Otak kita juga memerlukan penghangatan kurang lebih 6-8 menit.  Baca kembali hafalan masa lalu atau bacaan yang baru dihafal.
c.                 Tarkiz, konsentrasi
Dalam mengahafal al-Qur’an dibutuhkan konsentrasi baik konsentrasi redaksional maupun konsentrasi makna
d.                Tikrar atau mengulang-ulang
e.                 Tarabuth, atau mengaitkan redaksional dengan makna[15]
              Menurut Sa’dulloh ada tiga macam metode untuk menghafal al-Qur’an yaitu:
   a. Metode seluruhnya, yaitu membaca satu halaman dari baris pertama samapai baris terakhir secara berulang-ulang samapai hafal.
  b. Metode bagian, yaitu orang menghafal ayat demi ayat, atau  kalimat  yang dirangkaikan samapai satu halaman
         c. Metode campuran, yaitu kombinasi antara metode seluruhnya dengan metode bagian. Mula-mula dengan membaca satu halaman berulang-ulang, kemudian pada bagian tertentu dihafal tersendiri. Kemudian diulang kembali secara keseluruhan.[16]

             Selanjutnya Sa’dulloh  menjelaskan ada sembilan cara mudah menghafal al-Qur’an yaitu:
1)        Memahami makna ayat sebelum dihafal
2)        Mengulang-ulang membaca (bin-nazhar) sebelum menghafal
3)        Mendengarkan bacaan orang yang lebih ahli
4)        Sering menulis ayat-ayat al-Qur’an
5)        Memerhatikan ayat atau kalimat yang serupa
6)        Selalu mengulang-ulang (takrir) hafalan sendiri
7)        Mengulang (takrir) hafalan dalam shalat
8)        Mengulang (takrir) hafalan bersama-sama
9)        Mengulang (takrir) hafalan dihadapan guru.[17]

                  Menurut Abdussalan An-Nadani, Al-Hafizh ada 8 langkah hebat hafal al-Qur’an yaitu:
1)   Lima ayat jangan lupa
Menghafal lima ayat dalam sehari berarti akan menghafal 150 ayat dalam satu bulan, apabila istiqamah dalam menghafal lima ayat dalam sehari, maka dengan izin Allah akan hafal 1800 ayat di penghujung tahun, tidak akan merasa lelah dan kesulitan.
2)   Belajar membaca dengan benar, fasih dalam mengucapkan ayat, dan belajar bagaimana mengucapkan kalimat dengan benar
3)   Perhatikan bagian yang akan dihafal didalam otak dengan sebaik mungkin
4)   Ulangi dan ulangi
Bacalah berulang-ulang setiap ayat yang dihafal sebanyak dua puluh lima kali atau lebih. Kita tidak akan menghafal dengan baik kecuali membaca ayat-ayat tersebut dengan berulang-ulang.
5)   Menyambung ayat dengan ayat yang selanjutnyasehingga bacaan bagai anak panah yang melesat atau seperti jalan yang turun
6)   Ulangi seluruh bagian hafalan sebelum melakukan tasmi’ (memperdengarkannya kepada orang lain)
══════════
* _Tugas Latihan_:
A. Tentukan apakah setiap pernyataan berikut sesuai dengan bacaan pilihan. Jawab ya atau tidak, lalu kutip kata-kata dari bacaan yang menjadi penentunya.
(i) Sa’dulloh menyebutkan tiga macam metode untuk menghafal al-Qur’an.
(ii) Metode bagian dilakukan dengan membaca satu halaman penuh secara berulang-ulang.
(iii) Menghafal lima ayat sehari berarti menghafal 150 ayat dalam sebulan.
B. Berdasarkan bacaan pilihan, jelaskan alasan setiap ayat yang dihafal perlu dibaca berulang-ulang sebanyak dua puluh lima kali atau lebih.
Data ini merupakan bahan tersendiri yang terpisah dari bacaan pilihan.

* _Cuplikan Data_:
══════════
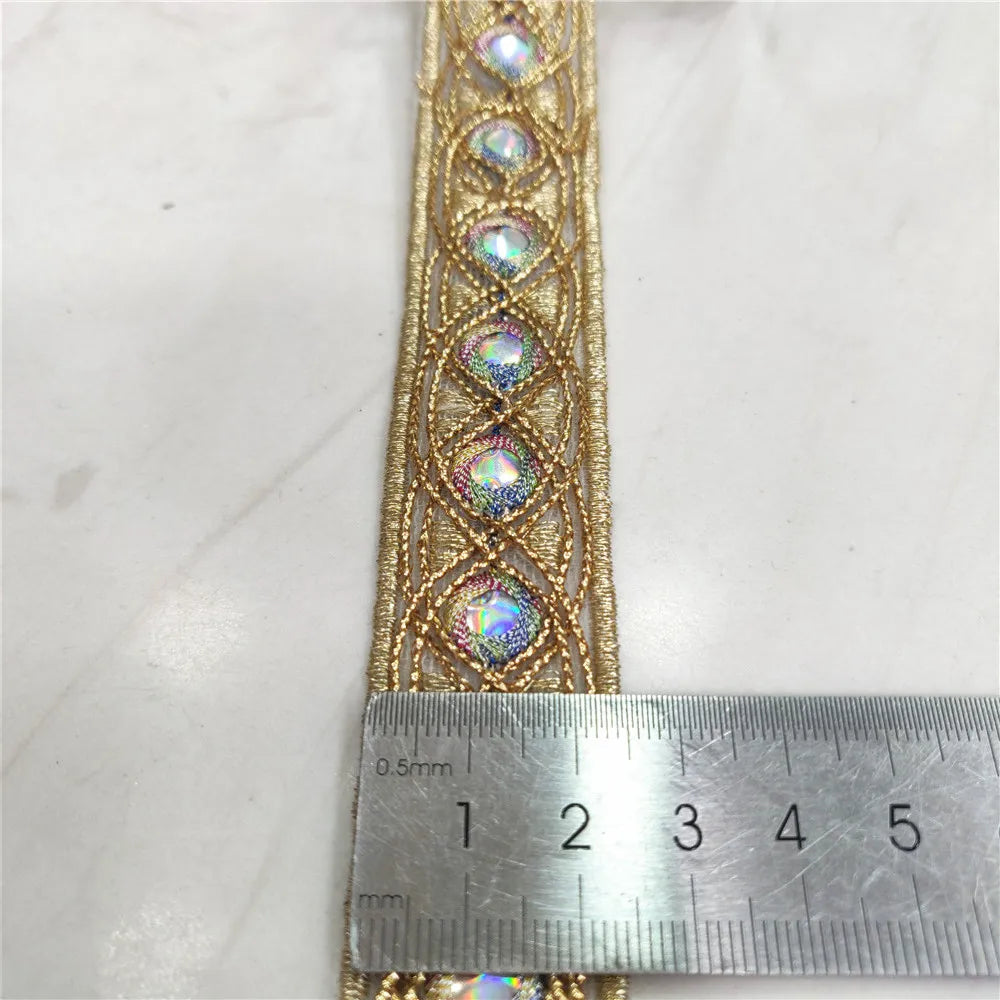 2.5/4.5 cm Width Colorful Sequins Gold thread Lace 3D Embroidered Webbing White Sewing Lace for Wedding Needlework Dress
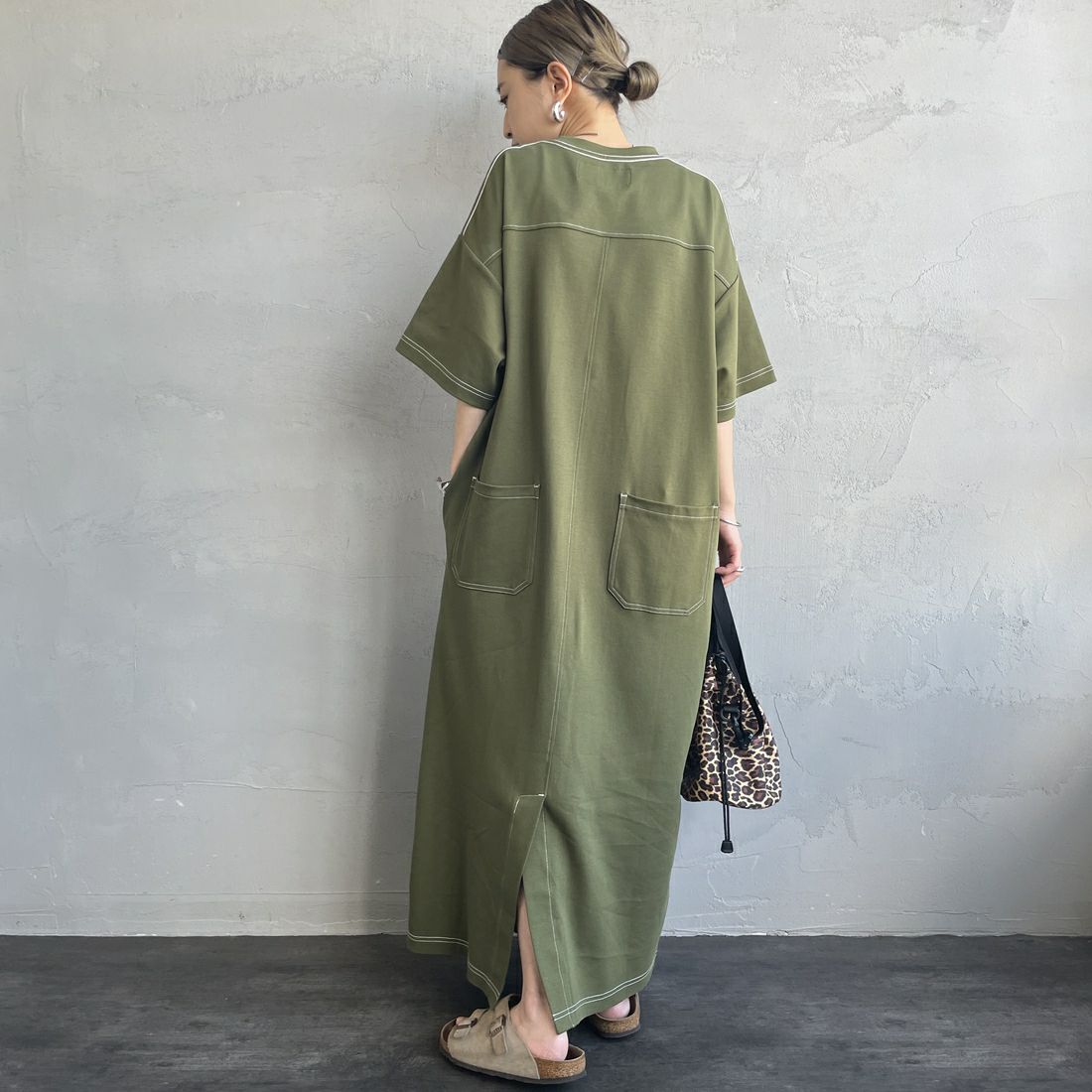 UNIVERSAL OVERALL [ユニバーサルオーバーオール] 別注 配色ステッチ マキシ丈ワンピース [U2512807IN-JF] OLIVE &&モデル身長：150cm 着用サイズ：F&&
══════════
* _Jawaban Tugas_:
A.
(i) Ya: "Menurut Sa’dulloh ada tiga macam metode untuk menghafal al-Qur’an"
(ii) Tidak: "Metode bagian, yaitu orang menghafal ayat demi ayat"
(iii) Ya: "Menghafal lima ayat dalam sehari berarti akan menghafal 150 ayat dalam satu bulan"

B. Ayat yang dihafal perlu dibaca berulang-ulang karena, menurut bacaan, kita tidak akan dapat menghafal dengan baik tanpa membaca ayat-ayat tersebut secara berulang-ulang.